Auftrag 1
Extrahiere bitte aus dem Quellauszug über JFreeChart wortgetreu den Abschnitt, der bei „Ein scroll-artige Funktion“ beginnt und bei „(1. Mai 2014)“ endet.

Quellauszug
━━━━━━━━━━━━━━━━

Ein scroll-artige Funktion läßt sich bei JFreeChart auch ohne JScrollPane erzeugen. Man kann nämlich den Wertebereich der Achsen nicht zur vergrößen und verkleinen, sondern auch verschieben ("panning").

Wenn du JFreeChart runtergeladen hast, könnte ich dir ev. eine kleine Beispielanwendung programmieren, anhand derer du bewerten kannst, ob das ganze performancetechnisch ausreicht.


----------



## SuperFamicom (1. Mai 2014)

> Wenn du JFreeChart runtergeladen hast, könnte ich dir ev. eine kleine Beispielanwendung programmieren, anhand derer du bewerten kannst, ob das ganze performancetechnisch ausreicht.

━━━━━━━━━━━━━━━━

Auftrag 2
Finde in den folgenden Datensätzen jede Zeile, die die Zeichenfolge „point“ enthält, und gib diese Zeilen unverändert wieder. Groß- und Kleinschreibung zählt.

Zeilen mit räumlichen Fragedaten
━━━━━━━━━━━━━━━━

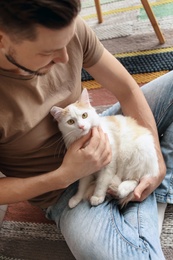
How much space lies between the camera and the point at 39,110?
844 millimetres

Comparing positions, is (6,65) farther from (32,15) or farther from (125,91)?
(125,91)

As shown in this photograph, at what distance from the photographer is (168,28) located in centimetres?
191

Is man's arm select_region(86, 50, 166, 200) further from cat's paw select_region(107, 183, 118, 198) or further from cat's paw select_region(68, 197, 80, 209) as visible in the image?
cat's paw select_region(68, 197, 80, 209)

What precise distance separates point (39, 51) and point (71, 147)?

━━━━━━━━━━━━━━━━

Vollständige Antwort 1
Ein scroll-artige Funktion läßt sich bei JFreeChart auch ohne JScrollPane erzeugen. Man kann nämlich den Wertebereich der Achsen nicht zur vergrößen und verkleinen, sondern auch verschieben ("panning").

Wenn du JFreeChart runtergeladen hast, könnte ich dir ev. eine kleine Beispielanwendung programmieren, anhand derer du bewerten kannst, ob das ganze performancetechnisch ausreicht.


----------



## SuperFamicom (1. Mai 2014)

Vollständige Antwort 2
How much space lies between the camera and the point at 39,110?
What precise distance separates point (39, 51) and point (71, 147)?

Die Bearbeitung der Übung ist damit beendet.